• **Given entries**:
____
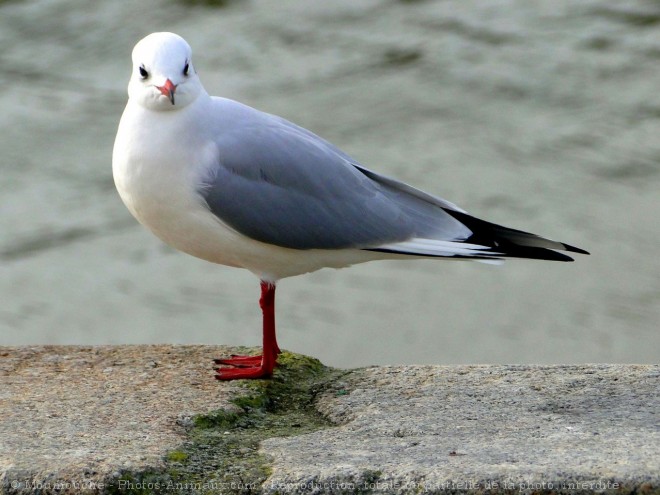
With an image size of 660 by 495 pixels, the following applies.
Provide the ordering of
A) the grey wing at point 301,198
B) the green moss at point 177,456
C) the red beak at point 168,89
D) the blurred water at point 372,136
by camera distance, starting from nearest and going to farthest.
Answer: the green moss at point 177,456
the red beak at point 168,89
the grey wing at point 301,198
the blurred water at point 372,136

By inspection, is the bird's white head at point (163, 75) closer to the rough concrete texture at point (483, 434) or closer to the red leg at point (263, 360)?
the red leg at point (263, 360)

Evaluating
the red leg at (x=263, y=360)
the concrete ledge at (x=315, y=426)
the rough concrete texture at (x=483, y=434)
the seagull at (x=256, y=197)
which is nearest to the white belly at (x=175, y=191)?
the seagull at (x=256, y=197)

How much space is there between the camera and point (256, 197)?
11.7ft

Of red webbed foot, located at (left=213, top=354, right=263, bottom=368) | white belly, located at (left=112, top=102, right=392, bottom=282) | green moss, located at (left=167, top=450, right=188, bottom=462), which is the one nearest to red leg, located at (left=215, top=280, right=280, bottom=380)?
red webbed foot, located at (left=213, top=354, right=263, bottom=368)

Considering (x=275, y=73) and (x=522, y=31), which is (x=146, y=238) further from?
(x=522, y=31)

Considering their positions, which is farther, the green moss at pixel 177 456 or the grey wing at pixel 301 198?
the grey wing at pixel 301 198

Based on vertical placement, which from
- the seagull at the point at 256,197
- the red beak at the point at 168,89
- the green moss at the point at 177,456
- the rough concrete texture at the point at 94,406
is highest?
the red beak at the point at 168,89

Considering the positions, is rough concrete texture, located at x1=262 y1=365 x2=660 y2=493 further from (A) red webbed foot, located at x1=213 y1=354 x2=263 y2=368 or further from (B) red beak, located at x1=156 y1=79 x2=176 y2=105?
(B) red beak, located at x1=156 y1=79 x2=176 y2=105

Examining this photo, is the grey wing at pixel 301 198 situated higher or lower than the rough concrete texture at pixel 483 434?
higher

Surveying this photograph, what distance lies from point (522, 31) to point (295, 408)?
20.2ft

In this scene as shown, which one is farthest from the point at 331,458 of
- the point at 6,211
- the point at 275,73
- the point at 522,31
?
the point at 522,31

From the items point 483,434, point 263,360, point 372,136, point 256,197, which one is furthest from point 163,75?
point 372,136

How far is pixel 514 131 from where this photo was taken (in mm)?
7922

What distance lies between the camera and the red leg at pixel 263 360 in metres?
3.45
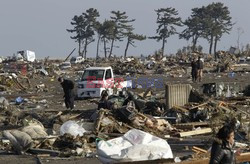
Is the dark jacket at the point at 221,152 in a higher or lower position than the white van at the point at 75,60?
lower

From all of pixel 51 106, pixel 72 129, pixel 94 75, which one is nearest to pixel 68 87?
pixel 51 106

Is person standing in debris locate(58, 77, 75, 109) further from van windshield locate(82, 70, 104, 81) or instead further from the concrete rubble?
van windshield locate(82, 70, 104, 81)

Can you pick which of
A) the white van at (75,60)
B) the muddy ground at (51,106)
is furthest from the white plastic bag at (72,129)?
the white van at (75,60)

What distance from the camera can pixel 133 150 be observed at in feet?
38.9

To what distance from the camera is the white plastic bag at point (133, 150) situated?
→ 11727mm

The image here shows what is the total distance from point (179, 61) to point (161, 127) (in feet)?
161

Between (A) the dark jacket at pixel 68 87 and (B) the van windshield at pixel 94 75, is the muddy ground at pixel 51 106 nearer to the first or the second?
(A) the dark jacket at pixel 68 87

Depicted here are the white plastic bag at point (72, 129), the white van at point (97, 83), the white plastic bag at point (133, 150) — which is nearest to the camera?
the white plastic bag at point (133, 150)

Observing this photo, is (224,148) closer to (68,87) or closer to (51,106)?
(68,87)

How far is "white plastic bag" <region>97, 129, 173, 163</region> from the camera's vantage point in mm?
11727

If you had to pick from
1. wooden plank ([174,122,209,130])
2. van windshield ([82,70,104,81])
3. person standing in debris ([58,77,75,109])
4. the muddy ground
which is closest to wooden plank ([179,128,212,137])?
wooden plank ([174,122,209,130])

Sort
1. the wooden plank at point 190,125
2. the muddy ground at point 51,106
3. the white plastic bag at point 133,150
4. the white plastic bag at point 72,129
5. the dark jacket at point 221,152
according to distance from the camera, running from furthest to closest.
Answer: the wooden plank at point 190,125, the white plastic bag at point 72,129, the muddy ground at point 51,106, the white plastic bag at point 133,150, the dark jacket at point 221,152

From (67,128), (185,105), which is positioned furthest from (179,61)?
(67,128)

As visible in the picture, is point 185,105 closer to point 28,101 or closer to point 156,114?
point 156,114
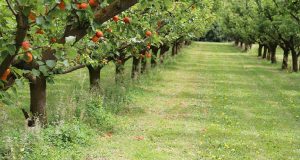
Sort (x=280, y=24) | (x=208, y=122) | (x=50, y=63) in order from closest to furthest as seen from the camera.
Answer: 1. (x=50, y=63)
2. (x=208, y=122)
3. (x=280, y=24)

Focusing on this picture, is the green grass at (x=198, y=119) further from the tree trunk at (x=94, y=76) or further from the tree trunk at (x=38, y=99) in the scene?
the tree trunk at (x=38, y=99)

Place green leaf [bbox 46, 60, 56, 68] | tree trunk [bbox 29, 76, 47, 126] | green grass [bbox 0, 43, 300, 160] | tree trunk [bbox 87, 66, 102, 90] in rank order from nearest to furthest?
green leaf [bbox 46, 60, 56, 68], green grass [bbox 0, 43, 300, 160], tree trunk [bbox 29, 76, 47, 126], tree trunk [bbox 87, 66, 102, 90]

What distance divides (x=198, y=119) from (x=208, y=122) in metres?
0.62

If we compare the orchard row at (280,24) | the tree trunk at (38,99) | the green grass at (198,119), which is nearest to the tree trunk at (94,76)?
the green grass at (198,119)

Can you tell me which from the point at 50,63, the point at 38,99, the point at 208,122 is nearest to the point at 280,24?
the point at 208,122

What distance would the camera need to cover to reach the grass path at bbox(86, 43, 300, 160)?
12.6 metres

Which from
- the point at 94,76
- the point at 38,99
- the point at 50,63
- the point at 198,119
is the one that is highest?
the point at 50,63

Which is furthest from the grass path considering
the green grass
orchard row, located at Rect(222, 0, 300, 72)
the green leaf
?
the green leaf

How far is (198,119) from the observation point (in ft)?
56.8

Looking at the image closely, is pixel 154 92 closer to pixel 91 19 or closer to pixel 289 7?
pixel 289 7

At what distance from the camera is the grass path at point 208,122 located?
1259 centimetres

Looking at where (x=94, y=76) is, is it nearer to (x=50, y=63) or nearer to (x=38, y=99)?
(x=38, y=99)

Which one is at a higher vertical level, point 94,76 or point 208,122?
point 94,76

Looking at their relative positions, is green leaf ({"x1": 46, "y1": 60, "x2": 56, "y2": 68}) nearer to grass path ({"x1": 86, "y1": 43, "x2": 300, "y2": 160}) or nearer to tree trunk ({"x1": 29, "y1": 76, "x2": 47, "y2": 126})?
grass path ({"x1": 86, "y1": 43, "x2": 300, "y2": 160})
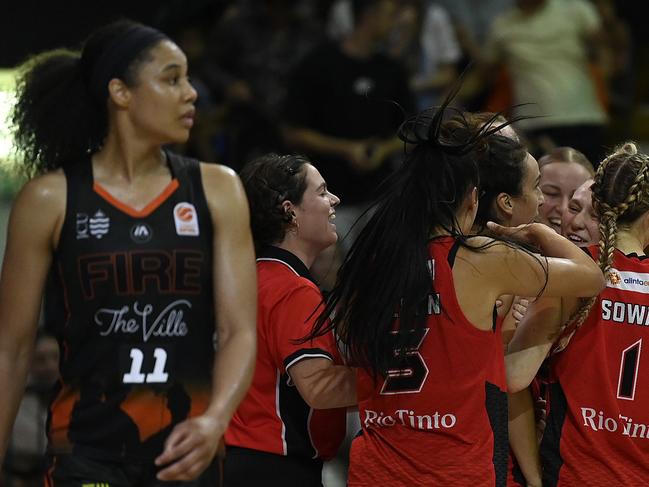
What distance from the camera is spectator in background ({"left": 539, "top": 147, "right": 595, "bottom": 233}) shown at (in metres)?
4.88

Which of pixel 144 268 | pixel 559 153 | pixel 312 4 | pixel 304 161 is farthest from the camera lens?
pixel 312 4

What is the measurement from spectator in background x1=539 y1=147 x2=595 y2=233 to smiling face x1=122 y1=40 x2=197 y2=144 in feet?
5.87

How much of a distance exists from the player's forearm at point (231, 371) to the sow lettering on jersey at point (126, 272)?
0.22 m

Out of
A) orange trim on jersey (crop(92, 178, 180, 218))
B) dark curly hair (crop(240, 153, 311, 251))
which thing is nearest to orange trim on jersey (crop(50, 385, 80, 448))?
orange trim on jersey (crop(92, 178, 180, 218))

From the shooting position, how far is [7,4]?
8977 millimetres

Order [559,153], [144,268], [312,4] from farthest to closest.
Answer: [312,4]
[559,153]
[144,268]

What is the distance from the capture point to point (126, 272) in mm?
3480

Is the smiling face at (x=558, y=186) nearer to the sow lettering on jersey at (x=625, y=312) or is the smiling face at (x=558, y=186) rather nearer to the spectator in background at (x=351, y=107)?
the sow lettering on jersey at (x=625, y=312)

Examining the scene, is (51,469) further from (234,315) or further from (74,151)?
(74,151)

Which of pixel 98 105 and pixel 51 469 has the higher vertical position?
pixel 98 105

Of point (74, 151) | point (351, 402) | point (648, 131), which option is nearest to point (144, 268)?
point (74, 151)

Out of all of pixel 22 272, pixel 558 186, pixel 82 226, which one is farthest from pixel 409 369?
pixel 558 186

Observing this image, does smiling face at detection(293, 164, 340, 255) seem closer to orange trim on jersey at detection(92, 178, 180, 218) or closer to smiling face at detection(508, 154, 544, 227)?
smiling face at detection(508, 154, 544, 227)

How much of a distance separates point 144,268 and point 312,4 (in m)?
Answer: 6.27
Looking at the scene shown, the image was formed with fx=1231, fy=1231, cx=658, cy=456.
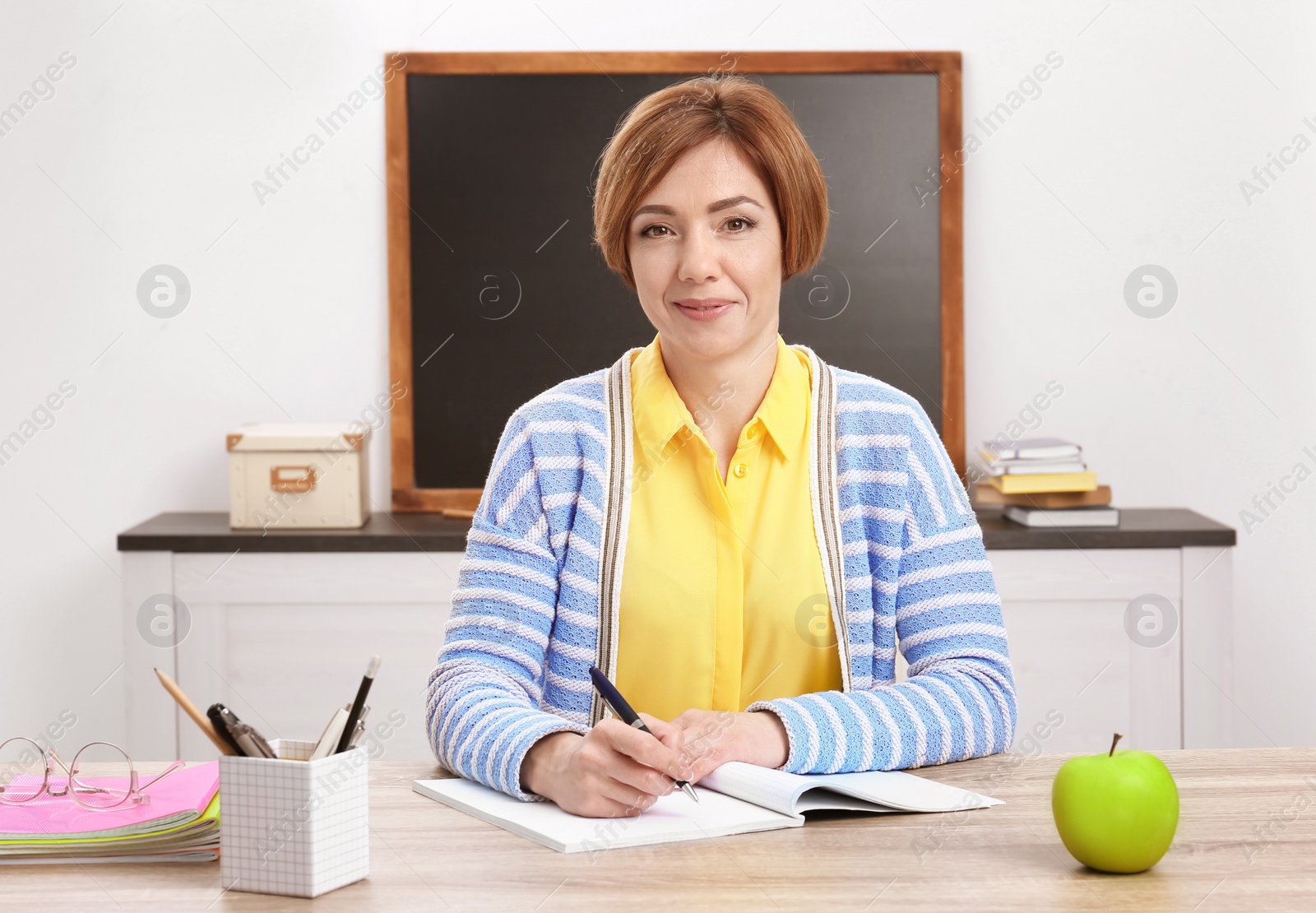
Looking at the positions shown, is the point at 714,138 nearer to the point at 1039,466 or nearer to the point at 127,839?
the point at 127,839

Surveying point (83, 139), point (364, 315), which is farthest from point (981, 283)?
point (83, 139)

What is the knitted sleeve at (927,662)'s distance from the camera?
Result: 119 cm

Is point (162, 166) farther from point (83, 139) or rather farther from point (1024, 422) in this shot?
point (1024, 422)

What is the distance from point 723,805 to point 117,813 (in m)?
0.51

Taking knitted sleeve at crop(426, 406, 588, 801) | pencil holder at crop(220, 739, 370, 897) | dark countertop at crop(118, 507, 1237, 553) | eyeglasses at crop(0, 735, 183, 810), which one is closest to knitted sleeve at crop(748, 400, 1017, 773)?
knitted sleeve at crop(426, 406, 588, 801)

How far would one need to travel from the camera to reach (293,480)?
2684mm

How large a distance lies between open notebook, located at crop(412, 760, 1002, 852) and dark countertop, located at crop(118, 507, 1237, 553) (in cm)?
147

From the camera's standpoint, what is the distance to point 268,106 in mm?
2895

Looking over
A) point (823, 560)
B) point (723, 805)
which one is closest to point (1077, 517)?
point (823, 560)

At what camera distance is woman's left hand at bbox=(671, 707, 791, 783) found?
1.14 m

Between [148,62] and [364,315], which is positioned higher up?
[148,62]

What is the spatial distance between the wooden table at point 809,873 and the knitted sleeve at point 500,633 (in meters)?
0.11

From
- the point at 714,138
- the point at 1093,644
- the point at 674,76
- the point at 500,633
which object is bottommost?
the point at 1093,644

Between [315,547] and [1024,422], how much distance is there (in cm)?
165
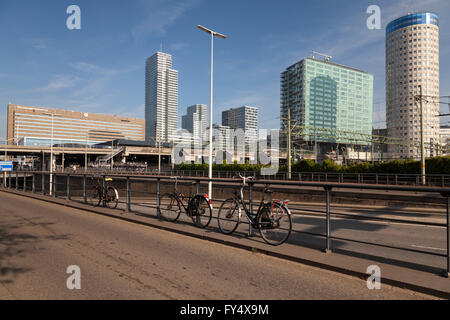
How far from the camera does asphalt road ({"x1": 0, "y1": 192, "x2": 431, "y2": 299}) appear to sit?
4031 mm

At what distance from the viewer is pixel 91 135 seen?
169 m

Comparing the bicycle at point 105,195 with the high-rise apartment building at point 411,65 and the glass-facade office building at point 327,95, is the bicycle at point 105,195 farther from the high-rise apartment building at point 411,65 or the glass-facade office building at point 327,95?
the high-rise apartment building at point 411,65

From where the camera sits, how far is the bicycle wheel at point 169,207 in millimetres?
8828

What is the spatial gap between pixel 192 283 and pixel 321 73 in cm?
14330

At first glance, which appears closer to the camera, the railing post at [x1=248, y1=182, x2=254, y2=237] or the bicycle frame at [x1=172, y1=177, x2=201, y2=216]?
the railing post at [x1=248, y1=182, x2=254, y2=237]

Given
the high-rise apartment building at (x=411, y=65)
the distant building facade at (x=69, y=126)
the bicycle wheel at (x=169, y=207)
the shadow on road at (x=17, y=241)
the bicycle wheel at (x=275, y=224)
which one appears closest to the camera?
the shadow on road at (x=17, y=241)

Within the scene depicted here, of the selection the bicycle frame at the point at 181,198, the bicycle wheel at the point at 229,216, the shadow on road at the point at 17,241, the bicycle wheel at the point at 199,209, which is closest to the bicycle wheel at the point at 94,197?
the shadow on road at the point at 17,241

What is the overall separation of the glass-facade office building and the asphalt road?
126m

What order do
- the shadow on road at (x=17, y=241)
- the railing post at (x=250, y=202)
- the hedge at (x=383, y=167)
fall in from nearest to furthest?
the shadow on road at (x=17, y=241)
the railing post at (x=250, y=202)
the hedge at (x=383, y=167)

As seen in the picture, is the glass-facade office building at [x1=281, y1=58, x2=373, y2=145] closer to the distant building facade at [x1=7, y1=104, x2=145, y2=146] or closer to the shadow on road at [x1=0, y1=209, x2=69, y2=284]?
the distant building facade at [x1=7, y1=104, x2=145, y2=146]

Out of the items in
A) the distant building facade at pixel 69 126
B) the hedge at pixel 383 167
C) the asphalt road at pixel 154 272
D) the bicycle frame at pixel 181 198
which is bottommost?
the asphalt road at pixel 154 272

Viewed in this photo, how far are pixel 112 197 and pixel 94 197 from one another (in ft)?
4.39

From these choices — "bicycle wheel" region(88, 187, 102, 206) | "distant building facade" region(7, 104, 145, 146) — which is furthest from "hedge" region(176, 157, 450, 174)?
"distant building facade" region(7, 104, 145, 146)

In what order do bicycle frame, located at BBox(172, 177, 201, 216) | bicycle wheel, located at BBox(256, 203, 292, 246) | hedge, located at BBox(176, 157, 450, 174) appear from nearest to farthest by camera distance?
1. bicycle wheel, located at BBox(256, 203, 292, 246)
2. bicycle frame, located at BBox(172, 177, 201, 216)
3. hedge, located at BBox(176, 157, 450, 174)
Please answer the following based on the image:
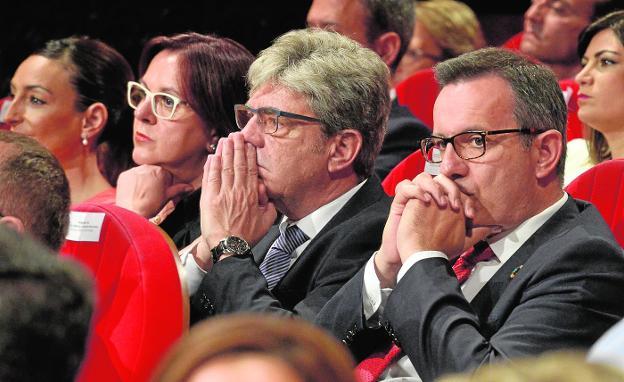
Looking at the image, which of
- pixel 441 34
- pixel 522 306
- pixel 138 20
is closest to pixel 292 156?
pixel 522 306

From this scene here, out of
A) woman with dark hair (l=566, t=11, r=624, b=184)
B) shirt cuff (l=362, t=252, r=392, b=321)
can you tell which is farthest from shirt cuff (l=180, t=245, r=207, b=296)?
woman with dark hair (l=566, t=11, r=624, b=184)

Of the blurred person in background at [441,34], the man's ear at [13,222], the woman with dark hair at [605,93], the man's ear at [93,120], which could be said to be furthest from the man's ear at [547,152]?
the blurred person in background at [441,34]

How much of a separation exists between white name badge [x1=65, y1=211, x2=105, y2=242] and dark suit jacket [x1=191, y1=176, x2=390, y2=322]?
0.94 ft

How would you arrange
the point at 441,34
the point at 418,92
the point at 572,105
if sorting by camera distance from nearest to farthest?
the point at 572,105
the point at 418,92
the point at 441,34

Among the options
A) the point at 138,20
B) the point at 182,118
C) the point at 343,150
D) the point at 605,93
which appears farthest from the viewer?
the point at 138,20

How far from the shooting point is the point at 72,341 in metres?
1.26

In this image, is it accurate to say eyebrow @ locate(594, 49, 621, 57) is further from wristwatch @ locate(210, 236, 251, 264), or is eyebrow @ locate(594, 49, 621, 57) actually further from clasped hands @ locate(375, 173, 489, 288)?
wristwatch @ locate(210, 236, 251, 264)

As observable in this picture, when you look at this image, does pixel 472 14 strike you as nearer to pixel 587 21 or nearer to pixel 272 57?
pixel 587 21

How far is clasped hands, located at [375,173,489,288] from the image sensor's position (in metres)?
2.32

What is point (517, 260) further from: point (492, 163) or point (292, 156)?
point (292, 156)

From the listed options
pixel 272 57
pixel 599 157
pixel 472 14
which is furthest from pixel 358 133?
pixel 472 14

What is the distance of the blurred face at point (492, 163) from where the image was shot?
7.84 feet

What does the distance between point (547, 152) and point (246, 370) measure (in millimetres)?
1562

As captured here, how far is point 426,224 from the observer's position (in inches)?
92.1
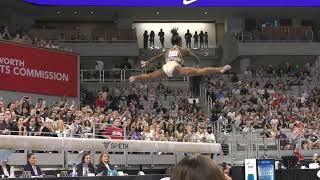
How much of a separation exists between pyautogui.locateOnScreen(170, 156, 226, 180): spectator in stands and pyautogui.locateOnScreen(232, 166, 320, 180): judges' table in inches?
366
____
• **Exercise goal**:
Leaving the pictures out, set down exactly the lines from the one with "How far is clasped" through the end of the records.

• **Solution to this problem**:
How far is clasped hands, located at [375,173,489,288] from the image sensor's position (in metres)?
2.32

What is point (517, 260) further from: point (492, 163) or point (292, 156)?
point (292, 156)

From the listed options
pixel 272 57
pixel 599 157
pixel 472 14
which is furthest from pixel 358 133?
pixel 472 14

What is the distance of the blurred face at point (492, 163) from where the image was shot?
7.84 feet

What does the distance between point (547, 152) and point (246, 370) measure (in millimetres)?
1562

As captured here, how far is point 426,224 from the observer's position (in inches)?
92.1
How much of a separation exists between pyautogui.locateOnScreen(170, 156, 226, 180): spectator in stands and pyautogui.locateOnScreen(232, 166, 320, 180): judges' table in inches?
366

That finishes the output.